La Crise de Suez
Norman et son épouse, Irene, à bord du M.V. Australia, Inconnu, 1956, University of British Columbia Library, Rare Books and Special Collections, BC 2124-122, Norman et Irene, peut-être heureux de quitter la N.-Z., voyagent vers une nouvelle affectation au Moyen-Orient
En décembre 1957, à peine huit mois après la mort de Herbert Norman, le ministre des Affaires extérieures, Lester Pearson, acceptait le prix Nobel de la paix pour son travail dans la résolution de la Crise de Suez l’année précédente. Comme l’écrivait le Comité du prix Nobel, Pearson était « l’homme qui avait, plus que quiconque, contribué à sauver le monde » lors de cette crise. Si Pearson a en effet « sauvé le monde », Herbert Norman peut, à juste titre, être considéré comme l’homme qui a sauvé celui qui a sauvé le monde.
Pourquoi Pearson avait-il besoin d’être sauvé? Et comment Herbert Norman l’a-t-il fait? La réponse se trouve dans les politiques coloniales et dans celles de la guerre froide du milieu du vingtième siècle.
Gamal Abdel Nasser était un dirigeant égyptien typique des dirigeants arabes des années 1950. Il était un homme du peuple qui avait fait son chemin dans les rangs militaires et était devenu de plus en plus nationaliste avec les années. Avec ses collègues officiers, il a renversé le roi Farouk en 1952. Ils considéraient les 80 000 soldats britanniques en poste le long du canal de Suez comme une présence coloniale oppressive. En 1956, lorsque Nasser est devenu président de l’Égypte, il a agi rapidement pour débarrasser le pays des intrus, nationalisant le canal de Suez et évinçant les forces britanniques. Les Égyptiens, tout comme les peuples colonisés à travers le monde, se sont réjouis de cette prise de possession. Mais cet acte a contrarié les puissances coloniales de la région, la Grande-Bretagne et la France, ainsi que leur allié, Israël. Les dirigeants des trois pays se sont rencontrés secrètement pour comploter la perte de Nasser. Ils ont conçu un plan et l’ont mis en application. Israël a ainsi lancé une invasion militaire surprise de l’Égypte. La Grande-Bretagne et la France ont ensuite donné ordre aux deux pays de se retirer de la zone du canal. Selon le plan, l’Égypte devait refuser de quitter son propre territoire, ce qu’elle a fait, donnant ainsi le signal à la Grande-Bretagne et à la France d’envahir l’Égypte.
Le monde entier fut consterné par ce geste flagrant d’arrogance impérialiste. Mais l’observateur dont le mécontentement comptait réellement était le président américain Dwight Eisenhower. Les trois puissances avaient négligé de l'informer du complot.
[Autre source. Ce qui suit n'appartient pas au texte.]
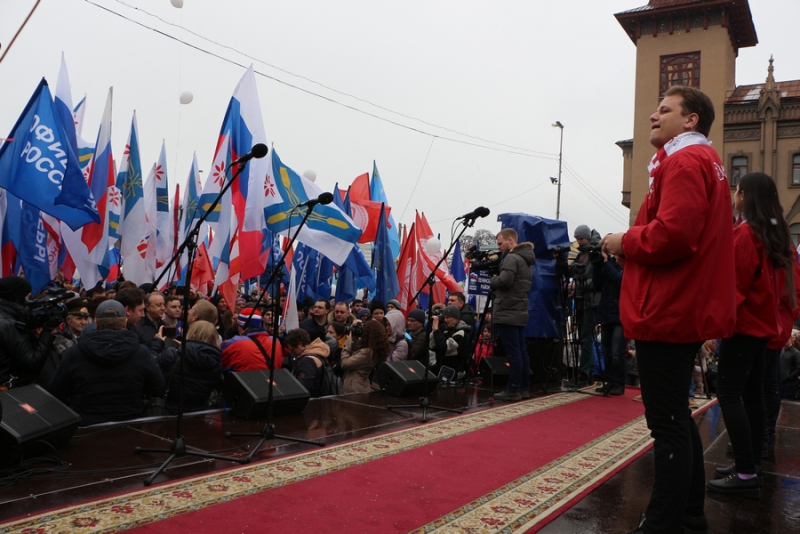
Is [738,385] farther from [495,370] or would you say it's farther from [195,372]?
[495,370]

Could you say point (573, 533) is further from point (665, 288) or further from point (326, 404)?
point (326, 404)

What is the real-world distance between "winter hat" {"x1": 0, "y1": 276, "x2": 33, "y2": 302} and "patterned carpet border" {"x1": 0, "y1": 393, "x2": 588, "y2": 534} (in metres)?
2.31

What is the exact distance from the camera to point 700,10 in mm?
32344

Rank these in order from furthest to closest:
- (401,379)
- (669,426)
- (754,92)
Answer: (754,92), (401,379), (669,426)

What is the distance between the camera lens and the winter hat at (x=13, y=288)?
4.77 m

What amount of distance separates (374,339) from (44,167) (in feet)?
13.6

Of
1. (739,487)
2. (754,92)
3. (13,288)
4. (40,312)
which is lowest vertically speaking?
(739,487)

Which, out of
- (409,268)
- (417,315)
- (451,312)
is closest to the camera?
(451,312)

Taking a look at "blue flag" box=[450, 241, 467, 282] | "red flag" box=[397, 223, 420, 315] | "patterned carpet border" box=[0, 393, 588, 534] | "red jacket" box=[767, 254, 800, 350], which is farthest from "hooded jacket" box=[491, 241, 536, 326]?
"blue flag" box=[450, 241, 467, 282]

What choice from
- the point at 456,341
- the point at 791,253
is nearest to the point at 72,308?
the point at 456,341

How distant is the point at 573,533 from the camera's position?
304 centimetres

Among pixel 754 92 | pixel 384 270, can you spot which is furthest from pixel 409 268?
pixel 754 92

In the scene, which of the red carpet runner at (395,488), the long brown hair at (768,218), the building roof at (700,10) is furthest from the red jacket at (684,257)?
the building roof at (700,10)

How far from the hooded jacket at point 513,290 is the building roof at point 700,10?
31.6 metres
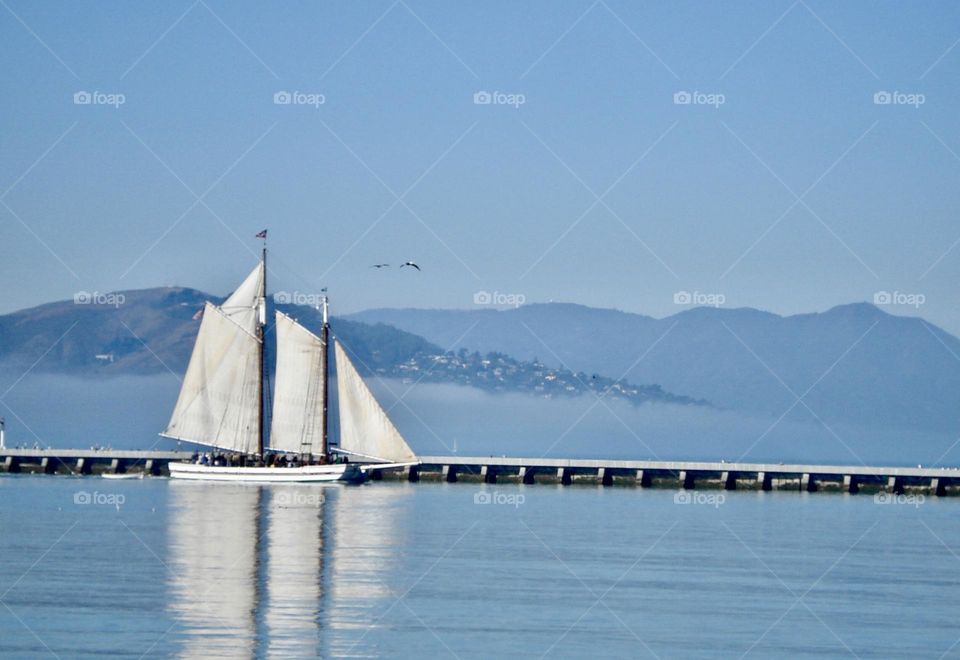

Comme il en a lui-même informé le premier ministre britannique, l’invasion « unirait contre l’Ouest » les Asiatiques et les Africains. La colère d’Eisenhower a monté d'un cran lorsque l'Union soviétique a utilisé la désunion occidentale comme l’occasion de fanfaronner sur ses capacités de défendre l’Égypte avec ses armes nucléaires et d’envahir militairement la Hongrie pour mettre un terme au soulèvement qui y sévissait.
Le monde, à tout le moins le monde occidental, avait grand besoin d’un sauveur. Dans cette brèche est entré le ministre canadien des Affaires extérieures, Lester Pearson. En accord avec le secrétaire d'État américain, John Foster Dulles, Pearson a présenté une résolution d’urgence à l’Assemblée générale des Nations Unies. Cette résolution contenait un élément original. Pour se désengager, la Grande-Bretagne, la France et Israël avaient besoin d’un moyen pour sauver la face. Le moyen offert par Pearson était une Force d'urgence des Nations Unies (FUNU) qui remplacerait les forces d’occupation et superviserait la « paix ». Les Nations Unies n’avaient jamais mis sur pied une force de maintien de la paix et personne ne savait exactement de quoi elle aurait l’air. Mais c’était un risque que l’organisation mondiale était prête à prendre.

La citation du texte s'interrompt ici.